WANDERING ROCKS OF DEATH VALLEY: Stones that slide across the ground under some kind of mysterious force
At Racetrack Playa in the Death Valley, California, pictured, heavy
rocks appear to move across the floor while no one is looking.
Scientists believe the movement may be caused by the ice stuck to the
bottom of the stones, which are then moved in the wind. However, no-one
has caught the stones in the act
At Racetrack Playa in the Death Valley National Park, California,
strange forces are at work. Forces capable of pushing heavy rocks across
the flat surface of a dried-out lake while no one is looking.

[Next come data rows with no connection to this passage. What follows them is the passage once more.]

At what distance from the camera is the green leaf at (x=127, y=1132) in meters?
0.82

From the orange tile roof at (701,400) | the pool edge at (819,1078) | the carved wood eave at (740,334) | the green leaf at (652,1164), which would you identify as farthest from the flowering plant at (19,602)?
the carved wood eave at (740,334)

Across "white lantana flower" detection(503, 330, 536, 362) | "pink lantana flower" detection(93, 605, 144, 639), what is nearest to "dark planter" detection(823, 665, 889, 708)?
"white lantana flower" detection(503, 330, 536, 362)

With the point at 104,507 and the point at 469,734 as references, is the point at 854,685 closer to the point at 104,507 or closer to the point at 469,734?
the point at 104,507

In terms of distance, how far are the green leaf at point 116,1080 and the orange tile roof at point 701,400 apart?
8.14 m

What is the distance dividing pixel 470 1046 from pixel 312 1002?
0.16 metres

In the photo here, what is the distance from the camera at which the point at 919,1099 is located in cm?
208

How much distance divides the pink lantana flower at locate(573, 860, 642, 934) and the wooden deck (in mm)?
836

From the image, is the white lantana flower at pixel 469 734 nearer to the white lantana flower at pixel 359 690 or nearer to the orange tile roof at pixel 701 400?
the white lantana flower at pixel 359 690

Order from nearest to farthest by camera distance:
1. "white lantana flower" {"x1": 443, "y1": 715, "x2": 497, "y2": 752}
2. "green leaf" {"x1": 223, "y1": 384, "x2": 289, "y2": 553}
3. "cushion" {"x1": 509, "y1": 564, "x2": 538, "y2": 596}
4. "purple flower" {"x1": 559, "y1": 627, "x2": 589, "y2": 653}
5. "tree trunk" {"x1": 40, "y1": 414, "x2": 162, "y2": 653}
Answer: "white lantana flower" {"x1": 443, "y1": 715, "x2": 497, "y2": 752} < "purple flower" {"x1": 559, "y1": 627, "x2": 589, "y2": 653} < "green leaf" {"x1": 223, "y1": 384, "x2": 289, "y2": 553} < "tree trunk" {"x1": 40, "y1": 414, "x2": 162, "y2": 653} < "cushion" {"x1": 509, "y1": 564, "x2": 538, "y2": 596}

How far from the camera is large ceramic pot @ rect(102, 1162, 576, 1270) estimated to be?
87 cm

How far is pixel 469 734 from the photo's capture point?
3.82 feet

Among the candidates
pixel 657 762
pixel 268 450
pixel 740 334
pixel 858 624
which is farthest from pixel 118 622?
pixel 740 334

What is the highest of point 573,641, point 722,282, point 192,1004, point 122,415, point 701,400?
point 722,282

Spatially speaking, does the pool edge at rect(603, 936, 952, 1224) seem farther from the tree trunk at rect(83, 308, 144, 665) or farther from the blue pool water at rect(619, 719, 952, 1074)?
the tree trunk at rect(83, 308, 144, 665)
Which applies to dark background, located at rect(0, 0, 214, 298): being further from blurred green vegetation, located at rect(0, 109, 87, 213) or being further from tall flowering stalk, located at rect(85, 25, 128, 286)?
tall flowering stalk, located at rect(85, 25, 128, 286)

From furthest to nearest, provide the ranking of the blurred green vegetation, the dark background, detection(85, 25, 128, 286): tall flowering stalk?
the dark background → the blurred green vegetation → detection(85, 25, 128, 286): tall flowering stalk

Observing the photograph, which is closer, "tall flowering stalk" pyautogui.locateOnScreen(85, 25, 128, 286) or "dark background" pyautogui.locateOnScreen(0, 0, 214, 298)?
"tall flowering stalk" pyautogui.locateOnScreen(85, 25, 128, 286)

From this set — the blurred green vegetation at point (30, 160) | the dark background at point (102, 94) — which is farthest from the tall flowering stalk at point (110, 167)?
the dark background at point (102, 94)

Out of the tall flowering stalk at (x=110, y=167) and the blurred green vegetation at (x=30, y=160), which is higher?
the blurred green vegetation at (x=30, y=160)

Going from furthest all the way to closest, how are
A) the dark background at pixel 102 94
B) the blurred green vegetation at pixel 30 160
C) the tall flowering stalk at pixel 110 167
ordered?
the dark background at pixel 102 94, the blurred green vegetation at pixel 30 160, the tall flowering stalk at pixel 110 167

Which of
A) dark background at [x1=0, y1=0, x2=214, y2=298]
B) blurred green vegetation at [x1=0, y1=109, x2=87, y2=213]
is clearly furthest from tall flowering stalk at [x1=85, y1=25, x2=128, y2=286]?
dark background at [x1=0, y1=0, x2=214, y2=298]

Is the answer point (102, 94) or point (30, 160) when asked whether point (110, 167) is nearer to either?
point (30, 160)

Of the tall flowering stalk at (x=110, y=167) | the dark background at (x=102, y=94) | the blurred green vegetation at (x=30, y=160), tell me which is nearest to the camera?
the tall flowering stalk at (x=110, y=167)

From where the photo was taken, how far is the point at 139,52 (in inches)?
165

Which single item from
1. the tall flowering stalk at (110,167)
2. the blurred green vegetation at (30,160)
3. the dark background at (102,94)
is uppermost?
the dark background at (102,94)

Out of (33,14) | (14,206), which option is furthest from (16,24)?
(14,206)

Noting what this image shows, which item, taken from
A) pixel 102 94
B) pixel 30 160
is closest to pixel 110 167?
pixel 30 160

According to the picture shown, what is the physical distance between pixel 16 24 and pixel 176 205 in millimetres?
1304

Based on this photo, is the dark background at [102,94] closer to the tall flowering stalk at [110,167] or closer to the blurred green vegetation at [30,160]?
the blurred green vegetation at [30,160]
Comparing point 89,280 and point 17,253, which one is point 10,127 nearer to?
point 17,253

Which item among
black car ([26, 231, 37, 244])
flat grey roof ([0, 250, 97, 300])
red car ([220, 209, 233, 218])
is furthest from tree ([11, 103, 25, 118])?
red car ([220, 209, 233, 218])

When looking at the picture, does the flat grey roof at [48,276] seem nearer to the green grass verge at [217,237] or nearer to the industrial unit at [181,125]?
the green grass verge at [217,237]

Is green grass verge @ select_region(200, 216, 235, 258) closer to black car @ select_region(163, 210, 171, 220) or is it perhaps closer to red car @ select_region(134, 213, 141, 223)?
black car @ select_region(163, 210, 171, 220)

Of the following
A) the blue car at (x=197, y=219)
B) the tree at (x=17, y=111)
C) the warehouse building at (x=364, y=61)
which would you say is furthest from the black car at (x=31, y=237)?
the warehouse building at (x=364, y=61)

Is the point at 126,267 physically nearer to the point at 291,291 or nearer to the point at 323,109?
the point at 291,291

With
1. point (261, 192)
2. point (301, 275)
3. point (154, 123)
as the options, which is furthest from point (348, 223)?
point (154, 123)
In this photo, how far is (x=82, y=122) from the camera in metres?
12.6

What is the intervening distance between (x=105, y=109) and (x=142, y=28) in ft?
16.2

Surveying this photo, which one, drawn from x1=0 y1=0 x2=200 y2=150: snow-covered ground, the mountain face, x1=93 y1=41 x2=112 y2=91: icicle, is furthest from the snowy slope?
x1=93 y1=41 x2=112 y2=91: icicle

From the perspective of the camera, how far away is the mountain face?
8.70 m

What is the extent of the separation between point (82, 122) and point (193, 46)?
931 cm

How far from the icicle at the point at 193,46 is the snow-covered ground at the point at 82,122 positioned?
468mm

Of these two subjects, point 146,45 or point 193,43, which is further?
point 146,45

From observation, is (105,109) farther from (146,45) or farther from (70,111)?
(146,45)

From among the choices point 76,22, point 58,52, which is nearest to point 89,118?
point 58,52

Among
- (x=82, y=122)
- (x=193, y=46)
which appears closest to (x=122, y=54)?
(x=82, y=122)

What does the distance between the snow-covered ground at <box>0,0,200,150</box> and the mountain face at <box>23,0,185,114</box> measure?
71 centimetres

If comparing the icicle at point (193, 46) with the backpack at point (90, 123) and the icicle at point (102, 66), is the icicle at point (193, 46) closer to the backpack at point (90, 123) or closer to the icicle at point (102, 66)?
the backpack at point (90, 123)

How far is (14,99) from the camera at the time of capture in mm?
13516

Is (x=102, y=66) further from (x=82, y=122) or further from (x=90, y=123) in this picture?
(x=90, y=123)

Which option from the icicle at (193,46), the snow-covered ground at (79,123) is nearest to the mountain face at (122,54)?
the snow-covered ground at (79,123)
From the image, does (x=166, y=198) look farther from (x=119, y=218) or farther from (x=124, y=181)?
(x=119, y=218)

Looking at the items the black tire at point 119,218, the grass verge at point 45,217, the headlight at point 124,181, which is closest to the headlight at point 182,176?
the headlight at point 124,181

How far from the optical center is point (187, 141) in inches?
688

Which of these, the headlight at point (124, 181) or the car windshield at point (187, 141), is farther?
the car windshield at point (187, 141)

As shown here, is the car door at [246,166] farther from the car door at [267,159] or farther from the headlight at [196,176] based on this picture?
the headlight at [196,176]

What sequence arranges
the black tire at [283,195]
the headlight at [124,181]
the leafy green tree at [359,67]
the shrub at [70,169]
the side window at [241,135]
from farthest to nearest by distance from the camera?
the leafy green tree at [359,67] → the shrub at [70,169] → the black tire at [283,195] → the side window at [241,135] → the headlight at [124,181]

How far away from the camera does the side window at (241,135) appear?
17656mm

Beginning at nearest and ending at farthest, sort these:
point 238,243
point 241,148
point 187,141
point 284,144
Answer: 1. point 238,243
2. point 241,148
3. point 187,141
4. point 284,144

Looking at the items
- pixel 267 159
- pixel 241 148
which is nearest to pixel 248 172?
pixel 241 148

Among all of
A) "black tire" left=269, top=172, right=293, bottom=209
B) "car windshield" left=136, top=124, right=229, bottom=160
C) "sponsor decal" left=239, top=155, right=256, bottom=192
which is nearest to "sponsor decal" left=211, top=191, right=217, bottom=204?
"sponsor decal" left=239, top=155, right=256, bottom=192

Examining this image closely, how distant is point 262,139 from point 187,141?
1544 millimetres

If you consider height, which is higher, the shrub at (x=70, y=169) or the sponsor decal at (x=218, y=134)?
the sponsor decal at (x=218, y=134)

Scientists have scratched their heads over the trails left by these
sliding stones since early in the 20th Century. In the 1960s,
Californian geologists started a rock monitoring programme. They tracked
30 stones, weighing up to 25kg, 28 of which moved during a seven-year
period – some more than 200m. Analysis of the stones’ trails suggested
speeds of 1m per second. In most cases, the stones travelled in winter.
In the decades that followed, theories about ice and wind gained
support. Others involved algal slime and seismic vibrations.
So what’s happening? Are the stones sliding around in bad weather? ‘We
think so,’ says Dr Gunther Kletetschka, of the Academy of Science of the
Czech Republic and Charles University in Prague, who led a 2013 study
on the stones. His team’s research describes what happens when water on
the Playa surface freezes. According to their theory, ice stuck to the
stones remains frozen longer than the surrounding ice – because rock
conducts heat away faster. This reduces the force between the rocks and
the Playa surface, so they can be pushed by the wind.
No one has yet caught the stones in the act, and they’ve been strangely
still of late. Kletetschka thinks this is due to water levels. ‘The
reason for stones not moving recently is the presence of an artificial
trench, draining the excess water from the Playa,’ he says.